> **Aufgabenstellungen**
1) Wer ist laut dem Textabschnitt über die Zwangsversteigerung beim Versteigerungstermin anwesend?
2) Führen Sie den Textabschnitt über den Ablauf der Zwangsversteigerung im Amtsgericht im Anschluss an seinen letzten Satz fort.

> **Textabschnitt**
-------------------------

Zwangsversteigerung II: Ablauf des Versteigerungstermins im Amtsgericht
Irgendwann ist es soweit, das zuständige Amtsgericht setzt einen ersten Termin für die Zwangsversteigerung fest. Der Termin ist grundsätzlich öffentlich für alle Interessierten, ein Vertreter des betreibenden Gläubigers ist anwesend – dem Schuldner ist es freigestellt, dem Termin beizuwohnen.

-------------------------

> **Inhalt des Datensatzes**
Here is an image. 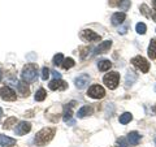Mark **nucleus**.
<instances>
[{"instance_id": "obj_18", "label": "nucleus", "mask_w": 156, "mask_h": 147, "mask_svg": "<svg viewBox=\"0 0 156 147\" xmlns=\"http://www.w3.org/2000/svg\"><path fill=\"white\" fill-rule=\"evenodd\" d=\"M74 107V102H72L69 103L66 107H65V109H64V116H62V119H64L65 122H69L72 120V108Z\"/></svg>"}, {"instance_id": "obj_16", "label": "nucleus", "mask_w": 156, "mask_h": 147, "mask_svg": "<svg viewBox=\"0 0 156 147\" xmlns=\"http://www.w3.org/2000/svg\"><path fill=\"white\" fill-rule=\"evenodd\" d=\"M140 134L138 133V131H130V133L128 134V142L131 145V146H136L140 142Z\"/></svg>"}, {"instance_id": "obj_34", "label": "nucleus", "mask_w": 156, "mask_h": 147, "mask_svg": "<svg viewBox=\"0 0 156 147\" xmlns=\"http://www.w3.org/2000/svg\"><path fill=\"white\" fill-rule=\"evenodd\" d=\"M53 77H55L56 80H58V78H61V74L58 72H53Z\"/></svg>"}, {"instance_id": "obj_10", "label": "nucleus", "mask_w": 156, "mask_h": 147, "mask_svg": "<svg viewBox=\"0 0 156 147\" xmlns=\"http://www.w3.org/2000/svg\"><path fill=\"white\" fill-rule=\"evenodd\" d=\"M89 82H90V76L89 74H81V76H78L76 80H74V83H76V86H77V89H85V87L89 85Z\"/></svg>"}, {"instance_id": "obj_3", "label": "nucleus", "mask_w": 156, "mask_h": 147, "mask_svg": "<svg viewBox=\"0 0 156 147\" xmlns=\"http://www.w3.org/2000/svg\"><path fill=\"white\" fill-rule=\"evenodd\" d=\"M103 82L105 83V86L108 87L109 90L117 89V86H119V82H120V73H117V72L107 73V74L103 77Z\"/></svg>"}, {"instance_id": "obj_11", "label": "nucleus", "mask_w": 156, "mask_h": 147, "mask_svg": "<svg viewBox=\"0 0 156 147\" xmlns=\"http://www.w3.org/2000/svg\"><path fill=\"white\" fill-rule=\"evenodd\" d=\"M111 47H112V41H104V42H101L100 45L95 48L94 55H100V53H105V52H108Z\"/></svg>"}, {"instance_id": "obj_27", "label": "nucleus", "mask_w": 156, "mask_h": 147, "mask_svg": "<svg viewBox=\"0 0 156 147\" xmlns=\"http://www.w3.org/2000/svg\"><path fill=\"white\" fill-rule=\"evenodd\" d=\"M116 147H130V143H129L128 141H126V138L121 137V138L117 139V142H116Z\"/></svg>"}, {"instance_id": "obj_36", "label": "nucleus", "mask_w": 156, "mask_h": 147, "mask_svg": "<svg viewBox=\"0 0 156 147\" xmlns=\"http://www.w3.org/2000/svg\"><path fill=\"white\" fill-rule=\"evenodd\" d=\"M152 4H154V11L156 12V0H154V3H152Z\"/></svg>"}, {"instance_id": "obj_21", "label": "nucleus", "mask_w": 156, "mask_h": 147, "mask_svg": "<svg viewBox=\"0 0 156 147\" xmlns=\"http://www.w3.org/2000/svg\"><path fill=\"white\" fill-rule=\"evenodd\" d=\"M62 68H64L65 70H68V69H70V68H73L76 65V63H74V60H73L72 57H66V59H64V61H62Z\"/></svg>"}, {"instance_id": "obj_25", "label": "nucleus", "mask_w": 156, "mask_h": 147, "mask_svg": "<svg viewBox=\"0 0 156 147\" xmlns=\"http://www.w3.org/2000/svg\"><path fill=\"white\" fill-rule=\"evenodd\" d=\"M62 61H64V56H62V53H56V55L53 56L52 64L55 66H60L62 64Z\"/></svg>"}, {"instance_id": "obj_5", "label": "nucleus", "mask_w": 156, "mask_h": 147, "mask_svg": "<svg viewBox=\"0 0 156 147\" xmlns=\"http://www.w3.org/2000/svg\"><path fill=\"white\" fill-rule=\"evenodd\" d=\"M105 95V90L99 85H94L87 90V96L92 98V99H101Z\"/></svg>"}, {"instance_id": "obj_30", "label": "nucleus", "mask_w": 156, "mask_h": 147, "mask_svg": "<svg viewBox=\"0 0 156 147\" xmlns=\"http://www.w3.org/2000/svg\"><path fill=\"white\" fill-rule=\"evenodd\" d=\"M50 77V69H48L47 66H44L42 69V80L43 81H47V78Z\"/></svg>"}, {"instance_id": "obj_6", "label": "nucleus", "mask_w": 156, "mask_h": 147, "mask_svg": "<svg viewBox=\"0 0 156 147\" xmlns=\"http://www.w3.org/2000/svg\"><path fill=\"white\" fill-rule=\"evenodd\" d=\"M0 98H2L3 100H5V102H14L17 99L16 92H14L11 87H8V86L0 87Z\"/></svg>"}, {"instance_id": "obj_1", "label": "nucleus", "mask_w": 156, "mask_h": 147, "mask_svg": "<svg viewBox=\"0 0 156 147\" xmlns=\"http://www.w3.org/2000/svg\"><path fill=\"white\" fill-rule=\"evenodd\" d=\"M53 135H55V129L53 128H43L42 130H39L35 134V138H34V142H35L37 146H46L48 142H51Z\"/></svg>"}, {"instance_id": "obj_37", "label": "nucleus", "mask_w": 156, "mask_h": 147, "mask_svg": "<svg viewBox=\"0 0 156 147\" xmlns=\"http://www.w3.org/2000/svg\"><path fill=\"white\" fill-rule=\"evenodd\" d=\"M2 78H3V72H2V69H0V81H2Z\"/></svg>"}, {"instance_id": "obj_2", "label": "nucleus", "mask_w": 156, "mask_h": 147, "mask_svg": "<svg viewBox=\"0 0 156 147\" xmlns=\"http://www.w3.org/2000/svg\"><path fill=\"white\" fill-rule=\"evenodd\" d=\"M38 66L35 64H26L21 72V78L25 82H33L37 78Z\"/></svg>"}, {"instance_id": "obj_13", "label": "nucleus", "mask_w": 156, "mask_h": 147, "mask_svg": "<svg viewBox=\"0 0 156 147\" xmlns=\"http://www.w3.org/2000/svg\"><path fill=\"white\" fill-rule=\"evenodd\" d=\"M0 146L2 147H13V146H16V139H13L8 135L0 134Z\"/></svg>"}, {"instance_id": "obj_19", "label": "nucleus", "mask_w": 156, "mask_h": 147, "mask_svg": "<svg viewBox=\"0 0 156 147\" xmlns=\"http://www.w3.org/2000/svg\"><path fill=\"white\" fill-rule=\"evenodd\" d=\"M111 66H112V63H111L109 60H101V61H99V64H98V68H99L100 72H107V70H109Z\"/></svg>"}, {"instance_id": "obj_39", "label": "nucleus", "mask_w": 156, "mask_h": 147, "mask_svg": "<svg viewBox=\"0 0 156 147\" xmlns=\"http://www.w3.org/2000/svg\"><path fill=\"white\" fill-rule=\"evenodd\" d=\"M152 109H154V112H156V106L154 107V108H152Z\"/></svg>"}, {"instance_id": "obj_40", "label": "nucleus", "mask_w": 156, "mask_h": 147, "mask_svg": "<svg viewBox=\"0 0 156 147\" xmlns=\"http://www.w3.org/2000/svg\"><path fill=\"white\" fill-rule=\"evenodd\" d=\"M155 146H156V137H155Z\"/></svg>"}, {"instance_id": "obj_28", "label": "nucleus", "mask_w": 156, "mask_h": 147, "mask_svg": "<svg viewBox=\"0 0 156 147\" xmlns=\"http://www.w3.org/2000/svg\"><path fill=\"white\" fill-rule=\"evenodd\" d=\"M135 30H136V33L138 34H146V30H147V26L144 25L143 22H139V23H136V26H135Z\"/></svg>"}, {"instance_id": "obj_20", "label": "nucleus", "mask_w": 156, "mask_h": 147, "mask_svg": "<svg viewBox=\"0 0 156 147\" xmlns=\"http://www.w3.org/2000/svg\"><path fill=\"white\" fill-rule=\"evenodd\" d=\"M120 124H122V125H125V124H128V122H130L131 120H133V115L130 113V112H125V113H122L120 116Z\"/></svg>"}, {"instance_id": "obj_35", "label": "nucleus", "mask_w": 156, "mask_h": 147, "mask_svg": "<svg viewBox=\"0 0 156 147\" xmlns=\"http://www.w3.org/2000/svg\"><path fill=\"white\" fill-rule=\"evenodd\" d=\"M151 17H152V18H154V21L156 22V12H155V11H154V13H152V14H151Z\"/></svg>"}, {"instance_id": "obj_32", "label": "nucleus", "mask_w": 156, "mask_h": 147, "mask_svg": "<svg viewBox=\"0 0 156 147\" xmlns=\"http://www.w3.org/2000/svg\"><path fill=\"white\" fill-rule=\"evenodd\" d=\"M82 51H83V52H81V57H82V59H85V57H86V53H87V51H90V48H89V47H86V48H83Z\"/></svg>"}, {"instance_id": "obj_15", "label": "nucleus", "mask_w": 156, "mask_h": 147, "mask_svg": "<svg viewBox=\"0 0 156 147\" xmlns=\"http://www.w3.org/2000/svg\"><path fill=\"white\" fill-rule=\"evenodd\" d=\"M92 112H94V109H92L91 106H83L82 108L78 109L77 116H78V119H83V117H87V116L92 115Z\"/></svg>"}, {"instance_id": "obj_8", "label": "nucleus", "mask_w": 156, "mask_h": 147, "mask_svg": "<svg viewBox=\"0 0 156 147\" xmlns=\"http://www.w3.org/2000/svg\"><path fill=\"white\" fill-rule=\"evenodd\" d=\"M48 87H50L51 90H53V91H56V90L62 91V90H65L68 87V83L65 81H62L61 78H58V80H56V78H55L53 81H51L50 83H48Z\"/></svg>"}, {"instance_id": "obj_9", "label": "nucleus", "mask_w": 156, "mask_h": 147, "mask_svg": "<svg viewBox=\"0 0 156 147\" xmlns=\"http://www.w3.org/2000/svg\"><path fill=\"white\" fill-rule=\"evenodd\" d=\"M82 38L87 42H98V41L101 39V37L99 35V34H96L95 31L90 30V29H86V30L82 31Z\"/></svg>"}, {"instance_id": "obj_23", "label": "nucleus", "mask_w": 156, "mask_h": 147, "mask_svg": "<svg viewBox=\"0 0 156 147\" xmlns=\"http://www.w3.org/2000/svg\"><path fill=\"white\" fill-rule=\"evenodd\" d=\"M46 96H47V92H46V90L44 89H39L37 92H35V100L37 102H43L46 99Z\"/></svg>"}, {"instance_id": "obj_24", "label": "nucleus", "mask_w": 156, "mask_h": 147, "mask_svg": "<svg viewBox=\"0 0 156 147\" xmlns=\"http://www.w3.org/2000/svg\"><path fill=\"white\" fill-rule=\"evenodd\" d=\"M135 80H136V74L134 72H129L128 74H126V86H131L133 83L135 82Z\"/></svg>"}, {"instance_id": "obj_41", "label": "nucleus", "mask_w": 156, "mask_h": 147, "mask_svg": "<svg viewBox=\"0 0 156 147\" xmlns=\"http://www.w3.org/2000/svg\"><path fill=\"white\" fill-rule=\"evenodd\" d=\"M155 91H156V85H155Z\"/></svg>"}, {"instance_id": "obj_12", "label": "nucleus", "mask_w": 156, "mask_h": 147, "mask_svg": "<svg viewBox=\"0 0 156 147\" xmlns=\"http://www.w3.org/2000/svg\"><path fill=\"white\" fill-rule=\"evenodd\" d=\"M126 20V14L125 12H117V13H113L112 14V17H111V22H112V25H121L124 21Z\"/></svg>"}, {"instance_id": "obj_31", "label": "nucleus", "mask_w": 156, "mask_h": 147, "mask_svg": "<svg viewBox=\"0 0 156 147\" xmlns=\"http://www.w3.org/2000/svg\"><path fill=\"white\" fill-rule=\"evenodd\" d=\"M121 0H109V7H119Z\"/></svg>"}, {"instance_id": "obj_22", "label": "nucleus", "mask_w": 156, "mask_h": 147, "mask_svg": "<svg viewBox=\"0 0 156 147\" xmlns=\"http://www.w3.org/2000/svg\"><path fill=\"white\" fill-rule=\"evenodd\" d=\"M16 122H17L16 117H9V119H7L5 121H4L3 128H4V129H12V126L16 125Z\"/></svg>"}, {"instance_id": "obj_26", "label": "nucleus", "mask_w": 156, "mask_h": 147, "mask_svg": "<svg viewBox=\"0 0 156 147\" xmlns=\"http://www.w3.org/2000/svg\"><path fill=\"white\" fill-rule=\"evenodd\" d=\"M130 5H131L130 0H121L120 4H119V8L121 9V11H128V9L130 8Z\"/></svg>"}, {"instance_id": "obj_42", "label": "nucleus", "mask_w": 156, "mask_h": 147, "mask_svg": "<svg viewBox=\"0 0 156 147\" xmlns=\"http://www.w3.org/2000/svg\"><path fill=\"white\" fill-rule=\"evenodd\" d=\"M155 31H156V30H155Z\"/></svg>"}, {"instance_id": "obj_7", "label": "nucleus", "mask_w": 156, "mask_h": 147, "mask_svg": "<svg viewBox=\"0 0 156 147\" xmlns=\"http://www.w3.org/2000/svg\"><path fill=\"white\" fill-rule=\"evenodd\" d=\"M30 130H31V124L27 121H21L16 128H14V131H16L17 135H23V134L29 133Z\"/></svg>"}, {"instance_id": "obj_14", "label": "nucleus", "mask_w": 156, "mask_h": 147, "mask_svg": "<svg viewBox=\"0 0 156 147\" xmlns=\"http://www.w3.org/2000/svg\"><path fill=\"white\" fill-rule=\"evenodd\" d=\"M17 90L22 96H29L30 95V89H29V86H27V82H25V81L17 82Z\"/></svg>"}, {"instance_id": "obj_17", "label": "nucleus", "mask_w": 156, "mask_h": 147, "mask_svg": "<svg viewBox=\"0 0 156 147\" xmlns=\"http://www.w3.org/2000/svg\"><path fill=\"white\" fill-rule=\"evenodd\" d=\"M148 57L151 60L156 59V38H152L150 41V46H148Z\"/></svg>"}, {"instance_id": "obj_4", "label": "nucleus", "mask_w": 156, "mask_h": 147, "mask_svg": "<svg viewBox=\"0 0 156 147\" xmlns=\"http://www.w3.org/2000/svg\"><path fill=\"white\" fill-rule=\"evenodd\" d=\"M131 64H133L135 68L142 72V73H147L148 69H150V63L146 60L143 56H135L131 59Z\"/></svg>"}, {"instance_id": "obj_38", "label": "nucleus", "mask_w": 156, "mask_h": 147, "mask_svg": "<svg viewBox=\"0 0 156 147\" xmlns=\"http://www.w3.org/2000/svg\"><path fill=\"white\" fill-rule=\"evenodd\" d=\"M2 116H3V109L0 108V117H2Z\"/></svg>"}, {"instance_id": "obj_29", "label": "nucleus", "mask_w": 156, "mask_h": 147, "mask_svg": "<svg viewBox=\"0 0 156 147\" xmlns=\"http://www.w3.org/2000/svg\"><path fill=\"white\" fill-rule=\"evenodd\" d=\"M140 13H142L144 17H147V18H150V17H151L150 8H148L147 4H142V5H140Z\"/></svg>"}, {"instance_id": "obj_33", "label": "nucleus", "mask_w": 156, "mask_h": 147, "mask_svg": "<svg viewBox=\"0 0 156 147\" xmlns=\"http://www.w3.org/2000/svg\"><path fill=\"white\" fill-rule=\"evenodd\" d=\"M126 31H128V26H122V27L119 29V33H120V34H125Z\"/></svg>"}]
</instances>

-------------------------

> **Die Antworten**
1) Ein Vertreter des betreibenden Gläubigers.

2)
Der Termin gliedert sich in drei Teile: 1) Aufruf der Sache, 2) Bietstunde und 3) Anhörung der Beteiligten über den Zuschlag
1) Aufruf der Sache
Als erstes wird bekanntgegeben, worum es überhaupt geht. Namen der betreibenden Gläubiger werden genannt, das zu versteigernde Grundstück (bebaut oder unbebaut) wird detailliert genannt und die Bedingungen werden erläutert. Zu den Bedingungen gehört vor allem die Bekanntgabe des geringsten Gebots. Das geringste Gebot umfasst mindestens die Kosten des Verfahrens sowie einen Wert für nicht bewertete Rechte im Grundbuch (z.B. öffentliche Lasten oder Dienstbarkeiten), der vom Gericht festgesetzt wird. Wenn die Zwangsversteigerung vom Gläubiger des zweiten Ranges betrieben wird, umfasst das geringste Gebot auch die Höhe der im ersten Rang eingetragenen Grundschuld.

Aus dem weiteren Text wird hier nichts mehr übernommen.